* **PASSAGE GIVEN**

□ □ □ □

Belarusian Futsal Premier League
- Founded: 1990
- Country: Belarus
- Confederation: UEFA
- Number of clubs: 16
- Level on pyramid: 1
- Domestic cup: Belarusian Futsal Cup
- International cup: UEFA Futsal Cup
- Current champions: Stalitsa (Minsk)
- Most championships: Darozhnik (Minsk) (6)
- Website: mini-football.by
- Current: Current Season at UEFA.com

= Belarusian Futsal Premier League =

Premier League is the premier professional futsal league in Belarus. It was founded in 1990. Organized by Football Federation of Belarus and is played under UEFA rules, consists of 16 teams.

□ □ □ □

* **RECORDS PROVIDED**
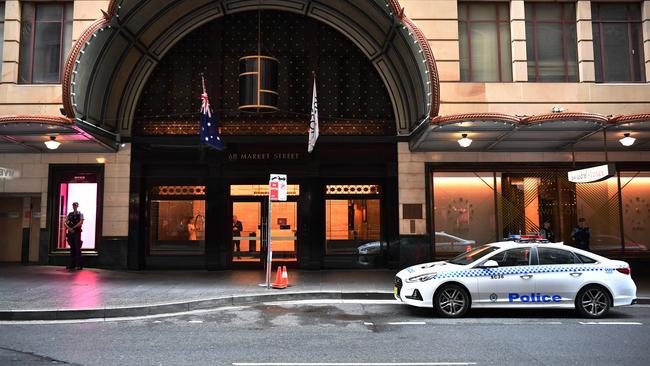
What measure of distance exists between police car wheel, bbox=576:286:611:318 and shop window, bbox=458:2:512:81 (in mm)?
7958

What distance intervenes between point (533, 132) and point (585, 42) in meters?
4.41

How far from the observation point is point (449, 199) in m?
15.6

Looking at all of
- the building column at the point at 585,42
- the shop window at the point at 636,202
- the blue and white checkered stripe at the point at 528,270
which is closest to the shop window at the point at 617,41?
the building column at the point at 585,42

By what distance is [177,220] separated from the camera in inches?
623

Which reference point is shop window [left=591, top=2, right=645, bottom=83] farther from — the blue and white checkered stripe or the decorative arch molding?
the blue and white checkered stripe

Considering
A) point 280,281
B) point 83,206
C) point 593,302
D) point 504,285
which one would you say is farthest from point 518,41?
point 83,206

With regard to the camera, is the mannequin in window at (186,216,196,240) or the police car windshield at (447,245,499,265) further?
the mannequin in window at (186,216,196,240)

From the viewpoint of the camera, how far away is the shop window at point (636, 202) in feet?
50.7

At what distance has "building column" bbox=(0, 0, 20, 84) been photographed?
15.0m

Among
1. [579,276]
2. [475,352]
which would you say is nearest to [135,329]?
[475,352]

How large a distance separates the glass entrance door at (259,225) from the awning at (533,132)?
4495mm

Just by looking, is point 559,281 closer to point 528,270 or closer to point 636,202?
point 528,270

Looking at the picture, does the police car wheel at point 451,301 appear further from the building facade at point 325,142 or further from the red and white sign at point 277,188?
the building facade at point 325,142

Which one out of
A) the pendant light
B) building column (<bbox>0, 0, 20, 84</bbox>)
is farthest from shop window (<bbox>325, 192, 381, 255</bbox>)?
building column (<bbox>0, 0, 20, 84</bbox>)
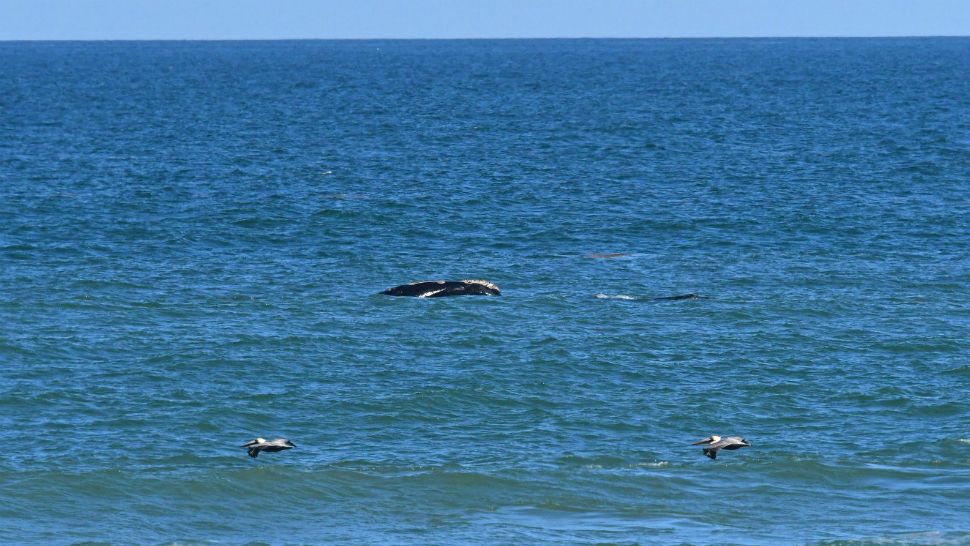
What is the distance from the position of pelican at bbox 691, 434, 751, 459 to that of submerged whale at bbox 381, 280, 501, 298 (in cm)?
1792

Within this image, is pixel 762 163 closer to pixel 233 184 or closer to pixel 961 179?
pixel 961 179

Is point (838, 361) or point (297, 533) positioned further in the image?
point (838, 361)

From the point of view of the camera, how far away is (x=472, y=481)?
3247 cm

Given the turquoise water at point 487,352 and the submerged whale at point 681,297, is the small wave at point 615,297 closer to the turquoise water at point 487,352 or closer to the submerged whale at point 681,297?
the turquoise water at point 487,352

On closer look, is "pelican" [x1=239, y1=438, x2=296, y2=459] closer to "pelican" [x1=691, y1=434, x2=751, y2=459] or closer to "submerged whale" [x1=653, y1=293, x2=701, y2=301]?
"pelican" [x1=691, y1=434, x2=751, y2=459]

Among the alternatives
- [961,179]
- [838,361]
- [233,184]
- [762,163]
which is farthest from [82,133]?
[838,361]

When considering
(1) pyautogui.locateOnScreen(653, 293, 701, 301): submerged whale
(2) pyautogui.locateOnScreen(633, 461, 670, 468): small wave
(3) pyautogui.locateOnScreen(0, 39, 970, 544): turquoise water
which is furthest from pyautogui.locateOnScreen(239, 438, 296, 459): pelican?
(1) pyautogui.locateOnScreen(653, 293, 701, 301): submerged whale

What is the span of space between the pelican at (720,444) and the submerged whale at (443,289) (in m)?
17.9

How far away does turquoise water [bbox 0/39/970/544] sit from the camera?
103ft

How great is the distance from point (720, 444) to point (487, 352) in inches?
464

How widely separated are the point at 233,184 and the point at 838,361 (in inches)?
1727

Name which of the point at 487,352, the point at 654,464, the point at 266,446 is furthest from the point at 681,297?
the point at 266,446

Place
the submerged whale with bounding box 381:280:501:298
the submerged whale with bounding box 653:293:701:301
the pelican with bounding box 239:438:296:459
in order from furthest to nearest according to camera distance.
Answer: the submerged whale with bounding box 381:280:501:298 < the submerged whale with bounding box 653:293:701:301 < the pelican with bounding box 239:438:296:459

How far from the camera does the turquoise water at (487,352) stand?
103ft
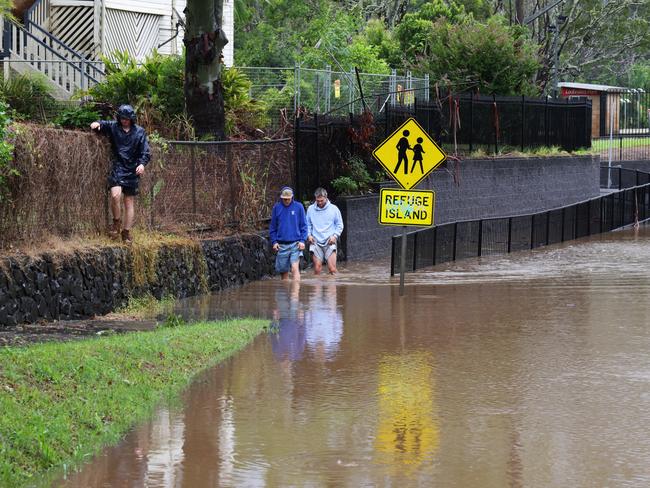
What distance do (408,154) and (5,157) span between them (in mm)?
6501

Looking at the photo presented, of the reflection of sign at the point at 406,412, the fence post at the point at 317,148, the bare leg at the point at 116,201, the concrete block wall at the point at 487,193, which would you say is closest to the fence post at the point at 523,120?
the concrete block wall at the point at 487,193

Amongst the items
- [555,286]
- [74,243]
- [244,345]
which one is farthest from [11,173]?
[555,286]

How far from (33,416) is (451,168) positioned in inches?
911

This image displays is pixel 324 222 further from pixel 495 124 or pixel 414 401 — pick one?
pixel 495 124

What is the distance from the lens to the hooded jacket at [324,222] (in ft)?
68.0

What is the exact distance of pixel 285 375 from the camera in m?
11.4

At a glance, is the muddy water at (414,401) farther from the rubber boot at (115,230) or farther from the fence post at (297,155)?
the fence post at (297,155)

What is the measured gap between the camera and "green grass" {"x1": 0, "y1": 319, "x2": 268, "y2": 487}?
7.95m

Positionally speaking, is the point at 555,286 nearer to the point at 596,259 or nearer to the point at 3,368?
the point at 596,259

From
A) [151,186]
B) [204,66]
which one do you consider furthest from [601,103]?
[151,186]

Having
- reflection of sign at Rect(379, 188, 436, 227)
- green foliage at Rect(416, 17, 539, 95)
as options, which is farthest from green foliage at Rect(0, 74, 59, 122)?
green foliage at Rect(416, 17, 539, 95)

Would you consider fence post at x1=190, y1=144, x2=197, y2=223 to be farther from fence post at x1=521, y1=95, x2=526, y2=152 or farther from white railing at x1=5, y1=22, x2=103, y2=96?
fence post at x1=521, y1=95, x2=526, y2=152

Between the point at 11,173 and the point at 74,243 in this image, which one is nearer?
the point at 11,173

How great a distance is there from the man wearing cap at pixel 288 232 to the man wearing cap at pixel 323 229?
2.97 feet
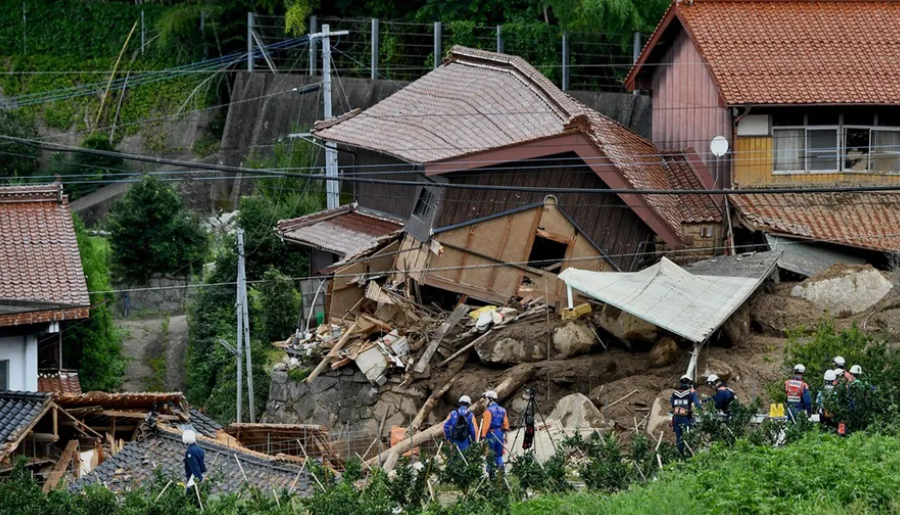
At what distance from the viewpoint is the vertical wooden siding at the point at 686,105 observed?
3138 centimetres

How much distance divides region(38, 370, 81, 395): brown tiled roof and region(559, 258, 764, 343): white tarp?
10.4 m

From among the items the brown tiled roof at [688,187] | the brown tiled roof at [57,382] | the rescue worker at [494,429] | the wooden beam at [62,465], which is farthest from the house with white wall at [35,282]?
the brown tiled roof at [688,187]

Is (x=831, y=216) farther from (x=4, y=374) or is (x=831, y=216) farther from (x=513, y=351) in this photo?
(x=4, y=374)

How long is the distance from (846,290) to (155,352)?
20398 millimetres

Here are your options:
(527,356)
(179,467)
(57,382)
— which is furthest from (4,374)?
(527,356)

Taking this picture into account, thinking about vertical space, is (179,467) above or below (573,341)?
below

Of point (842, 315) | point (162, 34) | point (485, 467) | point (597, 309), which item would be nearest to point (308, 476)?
point (485, 467)

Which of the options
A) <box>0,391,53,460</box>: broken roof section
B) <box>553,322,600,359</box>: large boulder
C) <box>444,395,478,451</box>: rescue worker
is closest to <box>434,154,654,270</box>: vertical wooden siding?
<box>553,322,600,359</box>: large boulder

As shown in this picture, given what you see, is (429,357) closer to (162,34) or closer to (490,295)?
(490,295)

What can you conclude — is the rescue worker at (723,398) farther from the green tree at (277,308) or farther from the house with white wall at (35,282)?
Answer: the green tree at (277,308)

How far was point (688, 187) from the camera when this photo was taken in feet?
103

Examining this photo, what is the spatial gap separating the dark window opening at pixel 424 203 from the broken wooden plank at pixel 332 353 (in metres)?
3.18

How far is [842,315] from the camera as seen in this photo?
26.5 meters

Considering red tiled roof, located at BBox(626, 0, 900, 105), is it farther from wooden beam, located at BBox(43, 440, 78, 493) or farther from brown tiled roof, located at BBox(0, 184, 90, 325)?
wooden beam, located at BBox(43, 440, 78, 493)
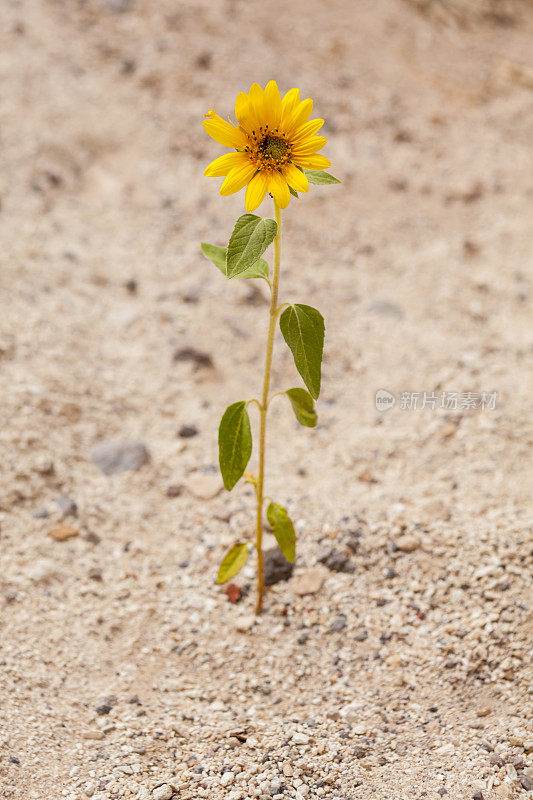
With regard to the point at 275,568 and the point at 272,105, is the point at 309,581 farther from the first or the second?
the point at 272,105

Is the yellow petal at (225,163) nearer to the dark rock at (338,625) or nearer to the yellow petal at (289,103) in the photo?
the yellow petal at (289,103)

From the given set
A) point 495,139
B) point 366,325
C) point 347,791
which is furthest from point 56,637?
point 495,139

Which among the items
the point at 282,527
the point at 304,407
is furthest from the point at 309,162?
the point at 282,527

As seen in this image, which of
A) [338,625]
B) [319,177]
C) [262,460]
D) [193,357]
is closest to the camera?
[319,177]

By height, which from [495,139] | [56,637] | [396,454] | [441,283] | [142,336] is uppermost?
[495,139]

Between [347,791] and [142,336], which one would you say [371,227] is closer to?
[142,336]

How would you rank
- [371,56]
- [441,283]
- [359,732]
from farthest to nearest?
[371,56]
[441,283]
[359,732]
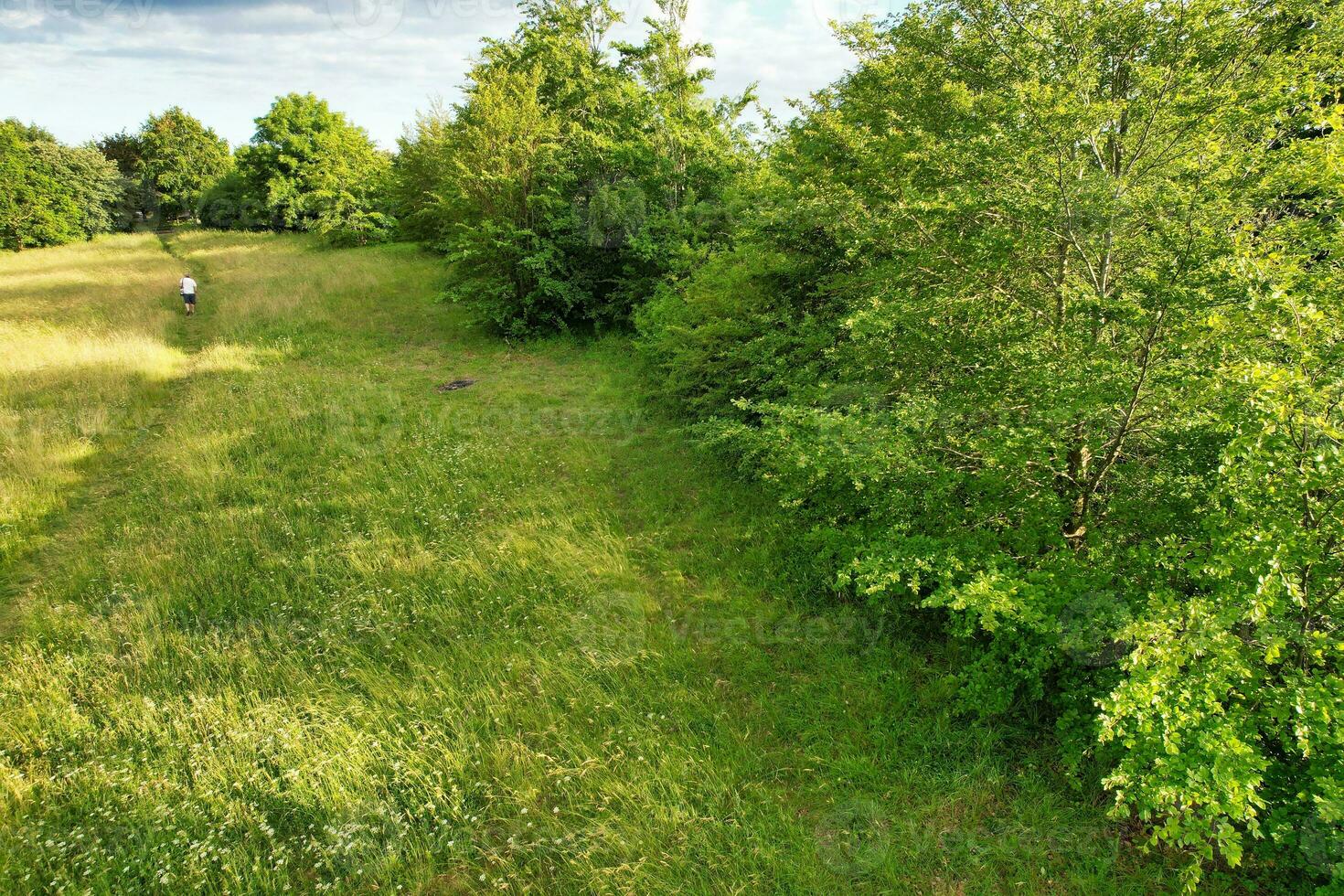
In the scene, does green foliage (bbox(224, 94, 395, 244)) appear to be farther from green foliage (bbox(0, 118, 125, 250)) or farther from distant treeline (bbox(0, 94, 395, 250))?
green foliage (bbox(0, 118, 125, 250))

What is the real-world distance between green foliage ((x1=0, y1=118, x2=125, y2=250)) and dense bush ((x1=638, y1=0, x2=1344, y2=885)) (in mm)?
45801

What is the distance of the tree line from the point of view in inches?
124

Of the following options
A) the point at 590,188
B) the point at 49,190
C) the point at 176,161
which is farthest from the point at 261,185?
the point at 590,188

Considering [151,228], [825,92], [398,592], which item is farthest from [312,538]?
[151,228]

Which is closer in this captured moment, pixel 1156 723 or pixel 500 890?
pixel 1156 723

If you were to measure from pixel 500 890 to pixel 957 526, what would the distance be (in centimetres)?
452

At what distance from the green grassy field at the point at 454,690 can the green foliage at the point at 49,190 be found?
34196 mm

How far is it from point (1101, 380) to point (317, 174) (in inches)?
1615

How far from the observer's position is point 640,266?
17.0m

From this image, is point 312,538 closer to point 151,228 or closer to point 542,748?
point 542,748

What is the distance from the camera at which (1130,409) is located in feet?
14.0

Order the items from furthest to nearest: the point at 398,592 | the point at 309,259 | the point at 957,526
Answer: the point at 309,259 < the point at 398,592 < the point at 957,526

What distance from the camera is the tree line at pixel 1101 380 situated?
3.14m

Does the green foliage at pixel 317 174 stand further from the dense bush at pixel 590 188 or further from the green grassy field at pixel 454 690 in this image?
the green grassy field at pixel 454 690
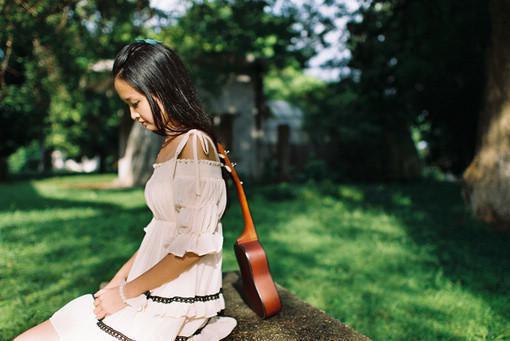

□ □ □ □

* **SET TASKS**
A - List each distinct number that appears in the futsal league text.
B - Count the lines of the records that contain the word "nearest" and give only that number.
The records are unrelated to the futsal league text.

* **RESPONSES BY TASK**
A - 1990, 16, 1, 6

B - 5